A cancellation notice is built into the contract: Either side can nullify it within 30 days. The city invoked this clause last week and asked Uber to add an amendment to the contract to require fingerprint background checks for its airport drivers. You will be shocked to learn that Uber objects to this amendment. (Uber did not respond to The Pitch‘s request for comment. UPDATE: Uber responds: “Dozens of airports have updated, or are in the process of updating, their rules to specifically authorize TNC services. We are thrilled that KCI has taken this step to expand transportation operations for Airport customers. With thousands of rides taking place each day in the city, there is a clear need for fast, reliable and affordable airport trips for residents and visitors to KC.”) So now the city is in the process of determining, as Hernandez puts it, “which level of background checks is best for transportation companies that serve the airport.”
Hernandez adds: “There’s an argument that not everybody working at the airport needs an enhanced level of background check. If you’re a limousine or livery driver, I think everybody agrees that you need a high level of background check because you’re permitted to leave your vehicle unattended and enter the airport. But with TNCs and taxis, do they need to undergo the full fingerprint check or just a Regulated Industries–level background check? So the discussion is about best practices moving forward.”
Bill George, head of Yellow Cab, the largest taxi company in the city, has been part of these ongoing talks and says he’s confident that the city will amend the airport agreement one way or the other.

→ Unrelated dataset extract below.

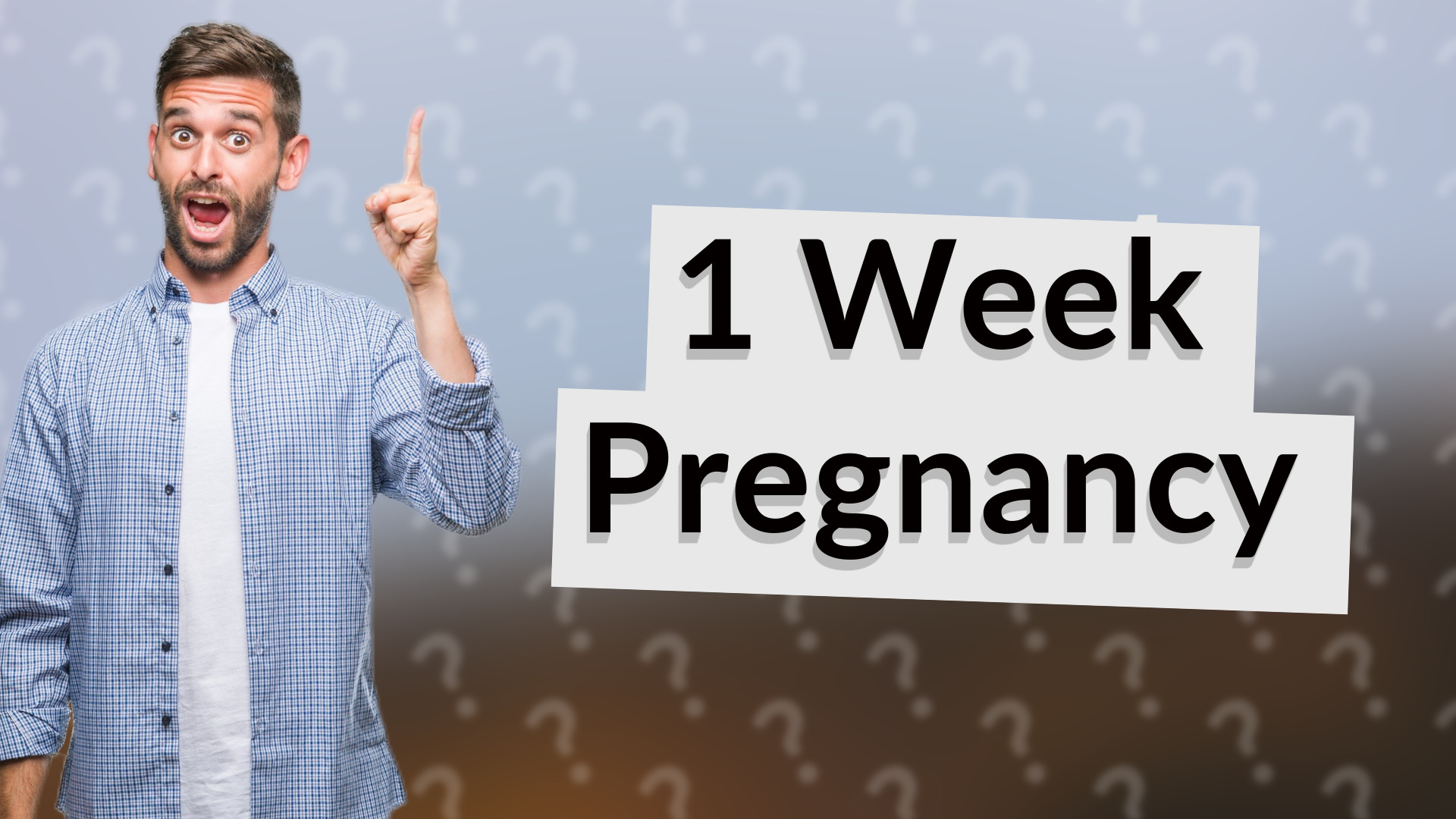 1 Week Pregnancy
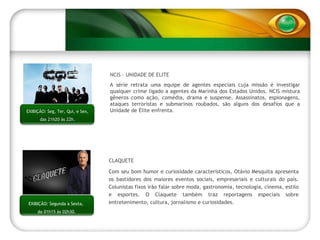 EXIBIÇÃO: Segunda a Sexta,  da 01h15 às 02h30. NCIS – UNIDADE DE ELITE A série retrata uma equipe de agentes especiais cuja missão é investigar qualquer crime ligado a agentes da Marinha dos Estados Unidos. NCIS mistura gêneros como ação, comédia, drama e suspense. Assassinatos, espionagens, ataques terroristas e submarinos roubados, são alguns dos desafios que a Unidade de Elite enfrenta.  CLAQUETE Com seu bom humor e curiosidade característicos, Otávio Mesquita apresenta os bastidores dos maiores eventos sociais, empresariais e culturais do país. Colunistas fixos irão falar sobre moda, gastronomia, tecnologia, cinema, estilo e esportes. O Claquete também traz reportagens especiais sobre entretenimento, cultura, jornalismo e curiosidades. EXIBIÇÃO: Seg, Ter, Qui, e Sex, das 21h20 às 22h.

“The city is aware that whatever they do with Uber will apply equally to all transportation providers, so doing away with background checks for Uber means doing away with background checks for all drivers at the airport,” George tells The Pitch. “I’m not a security expert, but that decision [to lessen security requirements for all airport drivers] seems somewhat suspect to me.”
Multiple instances in the last month alone prove that Uber’s in-house background checks — which the company refuses to share with municipalities — are insufficiently rigorous. Despite this, VanLoh signed a contract with Uber eliminating what he previously told taxi companies were TSA-required background checks for drivers at the airport. To rectify this situation, the city may end up eliminating checks at the airport — historically a target-rich environment for terrorists and criminal activity — for all taxi drivers.
Is there a way to view these events as other than the city’s leaders are allowing a private company to influence public policy at the expense of public safety? Does an administration so eager to build a new airport tomorrow really care so little about what happens at KCI today?